Il partito di Di Maio ha effettuato una donazione alla Onlus Hansel&Gretel al centro dell’inchiesta (il cui presidente Claudo Fotì è stato scarcerato ieri).
Il Foglio non ha scritto nulla di falso.
L’associazione è una delle undici cui sono stati destinati 195mila euro frutto del taglio degli stipendi dei consiglieri regionali piemontesi.
Il fatto naturalmente non costituisce un reato nè consente di dire che in qualche modo il M5S è “il partito di Bibbiano” perchè è del tutto evidente che i consiglieri pentastellati non erano a conoscenza dell’inchiesta nè della storia dei presunti abusi. Anche se per la verità della Onlus se ne parlava già all’interno del libro-inchiesta “Veleno” scritto da Pablo Trincia e pubblicato ad aprile.

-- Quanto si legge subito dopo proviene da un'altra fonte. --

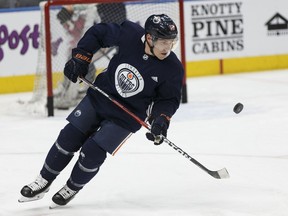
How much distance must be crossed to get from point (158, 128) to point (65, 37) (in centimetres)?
357

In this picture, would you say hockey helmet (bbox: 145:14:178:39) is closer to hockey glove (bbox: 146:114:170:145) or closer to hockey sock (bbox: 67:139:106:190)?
hockey glove (bbox: 146:114:170:145)

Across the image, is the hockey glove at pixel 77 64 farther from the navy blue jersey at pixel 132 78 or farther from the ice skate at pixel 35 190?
the ice skate at pixel 35 190

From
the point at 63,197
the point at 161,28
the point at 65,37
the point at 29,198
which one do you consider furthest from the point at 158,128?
the point at 65,37

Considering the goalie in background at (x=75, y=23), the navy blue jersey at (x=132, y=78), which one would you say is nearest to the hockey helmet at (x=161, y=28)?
the navy blue jersey at (x=132, y=78)

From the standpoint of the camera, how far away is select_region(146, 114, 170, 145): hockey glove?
12.6 ft

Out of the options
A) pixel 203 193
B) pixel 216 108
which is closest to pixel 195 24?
pixel 216 108

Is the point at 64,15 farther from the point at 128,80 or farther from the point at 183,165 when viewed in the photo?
the point at 128,80

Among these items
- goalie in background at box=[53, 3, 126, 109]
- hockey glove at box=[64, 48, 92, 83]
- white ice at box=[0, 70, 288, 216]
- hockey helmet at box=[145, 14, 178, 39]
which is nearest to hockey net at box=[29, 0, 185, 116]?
goalie in background at box=[53, 3, 126, 109]

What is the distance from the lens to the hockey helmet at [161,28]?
384 cm

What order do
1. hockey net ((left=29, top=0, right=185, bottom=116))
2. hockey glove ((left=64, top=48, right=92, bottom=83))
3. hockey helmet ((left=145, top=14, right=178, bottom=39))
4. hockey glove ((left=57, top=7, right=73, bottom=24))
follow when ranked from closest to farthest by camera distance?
1. hockey helmet ((left=145, top=14, right=178, bottom=39))
2. hockey glove ((left=64, top=48, right=92, bottom=83))
3. hockey net ((left=29, top=0, right=185, bottom=116))
4. hockey glove ((left=57, top=7, right=73, bottom=24))

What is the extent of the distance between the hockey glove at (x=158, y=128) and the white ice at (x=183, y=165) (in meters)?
0.36

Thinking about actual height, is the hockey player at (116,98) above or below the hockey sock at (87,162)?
above

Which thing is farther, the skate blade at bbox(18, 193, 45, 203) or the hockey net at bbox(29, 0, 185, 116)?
the hockey net at bbox(29, 0, 185, 116)

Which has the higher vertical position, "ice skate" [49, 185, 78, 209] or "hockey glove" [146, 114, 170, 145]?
"hockey glove" [146, 114, 170, 145]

Nella migliore tradizione dello “specchio-riflesso” il MoVimento 5 Stelle se la prende con il giornale diretto da Claudio Cerasa che evidentemente parla sì di Bibbiano (come chiedono tutti a gran voce) ma lo fa nel modo “sbagliato”, vale a dire sgradito al M5S.
In fondo cosa ha scritto di falso oggi Ermes Antonucci quando ricorda la vicenda della donazione e quando fa notare come da quando è esploso il caso Bibbiano il M5S abbia alimentato la rabbia di quelli che se ne vanno in giro a disseminare l’hashtag #PDofili?
Che la donazione ci sia stata lo ammette perfino il M5S oggi, che però al tempo stesso bolla come “bufala” la notizia del Foglio che utilizza la stessa logica pentastellata sul “partito di Bibbiano” trasferendola dal PD al M5S per dimostrare come sia un’accusa senza senso.
Non è forse vero che il 27 giugno scorso il Capo Politico del M5S ha pubblicato su Facebook una foto dove si legge “arrestato Andrea Carletti sindaco PD di Bibbiano” e poi un virgolettato fuori contesto “affari con i bimbi tolti ai genitori” che lasciava intendere che fosse proprio Carletti a fare affari grazie ai presunti abusi?
In quel post Di Maio, parlando di un’inchiesta ancora aperta che non è nemmeno arrivata a processo scriveva: «quello che viene spacciato per un modello nazionale a cui ispirarsi sul tema della tutela dei minori abusati, il modello “Emilia” proposto dal PD, si rivela oggi come un sistema da incubo: bambini ”selezionati” e sottratti illegittimamente alle famiglie, per poi venire consegnati in una sorta di “affido horror” a personaggi discutibili, tra i quali titolari di sexy shop, pedofili, gente con problemi mentali».
Tutto il post, e i successivi da parte di altri esponenti del partito del vicepremier, trasudano la volontà di inchiodare il PD alla storia degli abusi.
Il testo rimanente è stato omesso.